Acting on a single warrant, the FBI installed spyware on thousands of personal computers running Tor, a piece of software that obscures a user's IP address by bouncing information between relays around the world.
The FBI operation was conducted as part of a child porn sting, reports Vice's Motherboard. They obtained a warrant that "effectively authorizes an unlimited number of searches, against unidentified targets, anywhere in the world," says Colin Feiman, federal public defender in charge of some of the cases related to the sting.
The warrant targeted users of a website called Playpen, described in the FBI's complaint as "the largest remaining known child pornography hidden service in the world." Playpen averaged 11,000 unique visitors per week, had almost 215,000 users and 117,000 total posts containing imagery of extreme child abuse, as well as advice on how abusers could avoid detection online. In order to access Playpen, users needed to use Tor, which anonymizes internet connections, making it nearly impossible for law enforcement to link IP addresses to real-world people.
According to Feiman, "If you visited the homepage, and started to sign up for a membership, or started to log in, the warrant authorized deployment of the NIT."
NIT stands for Network Investigative Technique and consists of a flash application downloaded on the target's computer that sends technical information, including the unobscured IP address, directly to an FBI server, bypassing Tor.
According to court papers, over one thousand of the IP addresses were based in the U.S. The remaining ones came from computers in Australia, Austria, Chile, Colombia, Denmark, Greece, and likely the U.K., Turkey, and Norway.
In all, 14 court decisions have found that the warrant, signed by Magistrate Judge Theresa C. Buchanan, was not issued pursuant to Rule 41 of the Federal Rules of Criminal Procedure. Buchanan was not authorized to sign off on searches beyond her district, the eastern district of Virginia. Changes to Rule 41 that will permit warrants like the one used against Playpen are likely to come into play Dec. 1.
The changes will "give rank and file law enforcement officers way too much discretion to conduct hacking techniques within and outside the United States," according to Ahmed Ghappour, visiting assistant UC Hastings College of Law professor and author of a paper on the subject.
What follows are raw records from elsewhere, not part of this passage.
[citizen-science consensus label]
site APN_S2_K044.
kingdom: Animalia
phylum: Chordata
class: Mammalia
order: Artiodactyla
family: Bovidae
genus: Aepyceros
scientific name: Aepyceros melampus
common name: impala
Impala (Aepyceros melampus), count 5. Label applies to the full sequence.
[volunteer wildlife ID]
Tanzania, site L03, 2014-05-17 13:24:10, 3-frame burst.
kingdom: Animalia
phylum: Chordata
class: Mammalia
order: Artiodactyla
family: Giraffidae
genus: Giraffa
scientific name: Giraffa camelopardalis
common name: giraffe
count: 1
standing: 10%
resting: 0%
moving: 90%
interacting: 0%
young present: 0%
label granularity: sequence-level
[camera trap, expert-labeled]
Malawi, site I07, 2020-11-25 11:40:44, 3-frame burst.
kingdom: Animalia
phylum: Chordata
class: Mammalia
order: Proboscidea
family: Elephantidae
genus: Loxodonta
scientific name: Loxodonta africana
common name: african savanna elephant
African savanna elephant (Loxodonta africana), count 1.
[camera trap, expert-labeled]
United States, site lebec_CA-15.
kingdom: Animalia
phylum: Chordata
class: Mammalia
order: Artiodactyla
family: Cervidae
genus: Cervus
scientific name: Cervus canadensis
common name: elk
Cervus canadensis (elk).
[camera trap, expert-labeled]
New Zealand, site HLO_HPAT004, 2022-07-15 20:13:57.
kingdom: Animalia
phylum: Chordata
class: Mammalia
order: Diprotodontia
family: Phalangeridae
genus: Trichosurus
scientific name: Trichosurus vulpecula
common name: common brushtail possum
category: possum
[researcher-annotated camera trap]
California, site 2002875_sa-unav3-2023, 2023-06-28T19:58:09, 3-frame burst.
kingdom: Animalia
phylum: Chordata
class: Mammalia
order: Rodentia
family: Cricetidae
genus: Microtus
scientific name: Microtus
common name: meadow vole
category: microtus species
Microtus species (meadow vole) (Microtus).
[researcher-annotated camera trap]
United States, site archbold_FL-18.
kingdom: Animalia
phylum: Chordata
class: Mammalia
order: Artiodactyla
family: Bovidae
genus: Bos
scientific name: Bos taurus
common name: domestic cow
According to Wired, the sweeping authority of the FBI to inject spyware onto Tor users' computers isn't new. In 2013, Wired reported that the FBI took over Freedom Hosting, a service that hosts sites on the deep web, some of which contain child porn. But on Aug. 4, 2013, anyone who visited a site stored on Freedom Hosting's servers were met with an error message. The error page contained hidden code that injected a NIT onto the user's computer, whether or not they were visiting an illegal site or a legal one.
Christopher Soghoian, principal technologist at the American Civil Liberties Union, says we can expect more broad actions like these from the FBI and other agencies. "With the changes to Rule 41," he says, "this is probably the new normal. We should expect to see future operations of this scale conducted not just by the FBI, but by other federal, state and local law enforcement agencies, and we should expect to see foreign law enforcement agencies hacking individuals in the United States, too."